— WHAT TO DO —
Where the string "ancha" shows up in a line of the records, copy that line.

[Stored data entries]
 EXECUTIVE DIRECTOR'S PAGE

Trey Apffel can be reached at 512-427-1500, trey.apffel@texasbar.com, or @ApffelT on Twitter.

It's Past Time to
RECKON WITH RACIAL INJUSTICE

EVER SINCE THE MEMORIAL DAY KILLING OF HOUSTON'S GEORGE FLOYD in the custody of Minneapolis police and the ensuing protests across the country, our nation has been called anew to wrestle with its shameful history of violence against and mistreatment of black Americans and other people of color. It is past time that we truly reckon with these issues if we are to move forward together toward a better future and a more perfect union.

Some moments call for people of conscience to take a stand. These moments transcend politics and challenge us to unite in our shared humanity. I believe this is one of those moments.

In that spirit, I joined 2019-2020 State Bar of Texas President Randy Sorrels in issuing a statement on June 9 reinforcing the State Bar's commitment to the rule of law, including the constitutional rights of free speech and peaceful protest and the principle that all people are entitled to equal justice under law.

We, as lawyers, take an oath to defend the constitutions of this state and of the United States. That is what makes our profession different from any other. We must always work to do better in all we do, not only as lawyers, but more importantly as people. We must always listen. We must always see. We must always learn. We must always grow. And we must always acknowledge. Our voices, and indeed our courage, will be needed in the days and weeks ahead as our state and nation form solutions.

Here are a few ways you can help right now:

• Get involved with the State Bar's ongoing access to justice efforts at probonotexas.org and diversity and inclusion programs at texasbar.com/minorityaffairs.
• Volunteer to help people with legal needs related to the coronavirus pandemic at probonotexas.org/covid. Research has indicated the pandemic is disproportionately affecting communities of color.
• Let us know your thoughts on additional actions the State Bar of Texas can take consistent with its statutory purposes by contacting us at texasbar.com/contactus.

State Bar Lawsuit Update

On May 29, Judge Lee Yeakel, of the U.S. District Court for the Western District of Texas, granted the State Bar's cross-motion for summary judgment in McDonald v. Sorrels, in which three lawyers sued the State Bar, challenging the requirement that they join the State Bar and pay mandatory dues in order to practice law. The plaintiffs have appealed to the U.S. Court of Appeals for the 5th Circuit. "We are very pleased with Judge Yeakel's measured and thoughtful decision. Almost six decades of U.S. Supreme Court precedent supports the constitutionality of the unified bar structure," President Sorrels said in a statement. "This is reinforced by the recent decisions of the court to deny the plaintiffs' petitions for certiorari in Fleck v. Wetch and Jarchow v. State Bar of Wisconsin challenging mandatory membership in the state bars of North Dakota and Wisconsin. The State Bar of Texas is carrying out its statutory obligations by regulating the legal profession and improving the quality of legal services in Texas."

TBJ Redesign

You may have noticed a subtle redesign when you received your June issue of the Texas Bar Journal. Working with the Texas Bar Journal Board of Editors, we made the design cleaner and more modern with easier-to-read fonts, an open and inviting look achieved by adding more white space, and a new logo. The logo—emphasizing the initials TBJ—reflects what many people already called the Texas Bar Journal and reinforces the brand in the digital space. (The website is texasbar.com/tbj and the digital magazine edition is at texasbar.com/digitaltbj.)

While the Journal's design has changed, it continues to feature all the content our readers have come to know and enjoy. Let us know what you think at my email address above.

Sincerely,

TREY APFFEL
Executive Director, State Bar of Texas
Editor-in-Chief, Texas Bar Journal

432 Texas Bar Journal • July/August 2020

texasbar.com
==
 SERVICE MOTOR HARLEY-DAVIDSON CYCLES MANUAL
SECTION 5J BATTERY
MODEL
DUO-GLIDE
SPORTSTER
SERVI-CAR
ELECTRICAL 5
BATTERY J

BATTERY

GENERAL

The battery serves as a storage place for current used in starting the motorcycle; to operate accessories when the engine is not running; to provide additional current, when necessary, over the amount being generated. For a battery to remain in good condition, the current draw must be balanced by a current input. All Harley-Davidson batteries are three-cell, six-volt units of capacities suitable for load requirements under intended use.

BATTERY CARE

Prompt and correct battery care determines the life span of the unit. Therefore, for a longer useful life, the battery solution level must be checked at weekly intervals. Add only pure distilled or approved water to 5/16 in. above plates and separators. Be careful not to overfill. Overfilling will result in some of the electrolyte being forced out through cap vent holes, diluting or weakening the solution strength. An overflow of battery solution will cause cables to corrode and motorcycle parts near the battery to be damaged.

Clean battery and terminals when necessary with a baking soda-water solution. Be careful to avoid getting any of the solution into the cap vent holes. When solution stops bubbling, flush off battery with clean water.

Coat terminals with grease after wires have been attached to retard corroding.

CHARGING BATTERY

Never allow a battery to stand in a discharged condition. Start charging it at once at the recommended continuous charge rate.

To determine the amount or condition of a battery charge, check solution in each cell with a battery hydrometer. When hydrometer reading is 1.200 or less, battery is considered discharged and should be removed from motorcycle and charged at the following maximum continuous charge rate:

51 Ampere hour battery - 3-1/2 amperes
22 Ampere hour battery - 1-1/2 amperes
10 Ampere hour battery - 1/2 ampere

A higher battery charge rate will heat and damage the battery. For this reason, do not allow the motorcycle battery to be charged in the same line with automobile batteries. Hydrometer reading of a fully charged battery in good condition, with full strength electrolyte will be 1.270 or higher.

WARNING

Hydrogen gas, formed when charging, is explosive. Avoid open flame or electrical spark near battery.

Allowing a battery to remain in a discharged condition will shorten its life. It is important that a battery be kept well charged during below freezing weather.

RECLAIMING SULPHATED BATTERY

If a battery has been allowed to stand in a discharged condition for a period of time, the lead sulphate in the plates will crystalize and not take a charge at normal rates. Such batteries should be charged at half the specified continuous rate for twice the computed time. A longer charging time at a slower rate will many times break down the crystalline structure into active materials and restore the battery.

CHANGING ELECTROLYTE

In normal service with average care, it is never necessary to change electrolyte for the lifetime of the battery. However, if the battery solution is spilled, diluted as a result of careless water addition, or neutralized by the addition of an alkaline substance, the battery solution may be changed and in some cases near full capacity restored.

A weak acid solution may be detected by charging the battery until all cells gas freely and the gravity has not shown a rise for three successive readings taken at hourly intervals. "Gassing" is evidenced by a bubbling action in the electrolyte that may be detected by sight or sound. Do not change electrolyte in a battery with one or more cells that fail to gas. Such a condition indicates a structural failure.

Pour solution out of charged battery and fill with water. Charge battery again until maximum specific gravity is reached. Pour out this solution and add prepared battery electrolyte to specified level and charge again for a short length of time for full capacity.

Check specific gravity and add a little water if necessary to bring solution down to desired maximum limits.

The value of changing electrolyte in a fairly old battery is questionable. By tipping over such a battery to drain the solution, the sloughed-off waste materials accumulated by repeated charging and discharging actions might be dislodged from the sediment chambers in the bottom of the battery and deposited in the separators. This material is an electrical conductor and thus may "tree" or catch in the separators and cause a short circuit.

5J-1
...
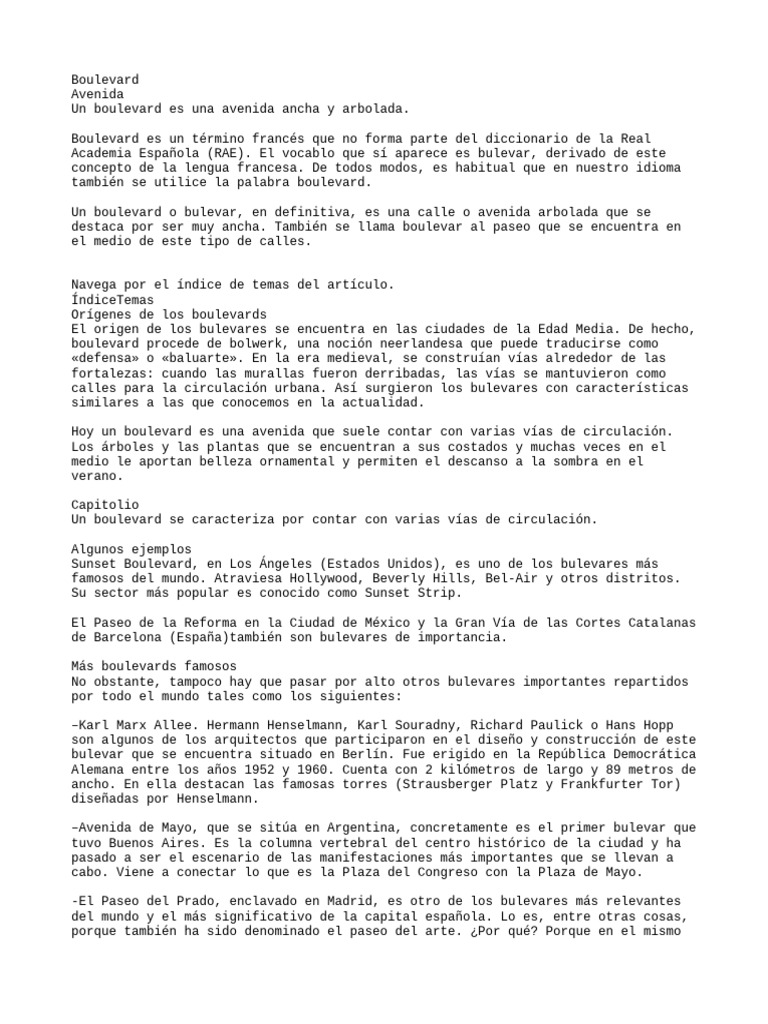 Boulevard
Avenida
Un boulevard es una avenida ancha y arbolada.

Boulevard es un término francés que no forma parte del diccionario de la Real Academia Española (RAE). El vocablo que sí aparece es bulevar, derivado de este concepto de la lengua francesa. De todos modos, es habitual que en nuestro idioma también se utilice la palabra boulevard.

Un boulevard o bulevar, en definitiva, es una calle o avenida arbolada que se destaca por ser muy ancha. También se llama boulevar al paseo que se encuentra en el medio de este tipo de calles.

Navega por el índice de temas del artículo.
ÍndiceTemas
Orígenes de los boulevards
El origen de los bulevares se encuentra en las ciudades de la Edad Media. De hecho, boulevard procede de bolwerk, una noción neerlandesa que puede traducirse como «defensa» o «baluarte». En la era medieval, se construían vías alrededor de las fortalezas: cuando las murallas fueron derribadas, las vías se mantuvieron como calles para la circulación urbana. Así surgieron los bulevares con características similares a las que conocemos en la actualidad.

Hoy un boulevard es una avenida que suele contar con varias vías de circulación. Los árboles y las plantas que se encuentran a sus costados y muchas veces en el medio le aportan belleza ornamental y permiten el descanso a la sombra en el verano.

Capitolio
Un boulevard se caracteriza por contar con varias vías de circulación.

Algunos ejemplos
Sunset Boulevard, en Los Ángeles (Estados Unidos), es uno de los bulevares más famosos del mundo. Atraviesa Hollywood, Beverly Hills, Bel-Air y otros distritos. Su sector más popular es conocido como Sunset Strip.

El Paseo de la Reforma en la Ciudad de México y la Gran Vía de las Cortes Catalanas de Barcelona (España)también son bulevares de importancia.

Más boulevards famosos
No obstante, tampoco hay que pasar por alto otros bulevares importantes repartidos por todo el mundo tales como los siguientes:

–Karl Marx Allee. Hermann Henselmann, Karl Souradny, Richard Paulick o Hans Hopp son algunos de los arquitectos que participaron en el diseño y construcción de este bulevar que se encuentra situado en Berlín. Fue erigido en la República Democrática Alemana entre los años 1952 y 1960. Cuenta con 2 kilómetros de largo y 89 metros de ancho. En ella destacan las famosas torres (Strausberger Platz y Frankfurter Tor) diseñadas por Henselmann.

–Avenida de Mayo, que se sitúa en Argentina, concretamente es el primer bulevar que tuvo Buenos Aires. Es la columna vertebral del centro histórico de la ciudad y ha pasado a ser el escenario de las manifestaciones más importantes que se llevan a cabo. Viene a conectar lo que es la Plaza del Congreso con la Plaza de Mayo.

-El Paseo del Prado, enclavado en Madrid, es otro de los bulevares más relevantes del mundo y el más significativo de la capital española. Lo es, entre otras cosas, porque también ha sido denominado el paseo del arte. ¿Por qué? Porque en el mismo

— ANSWER TO THE EXERCISE —
Un boulevard es una avenida ancha y arbolada.
Un boulevard o bulevar, en definitiva, es una calle o avenida arbolada que se destaca por ser muy ancha. También se llama boulevar al paseo que se encuentra en el medio de este tipo de calles.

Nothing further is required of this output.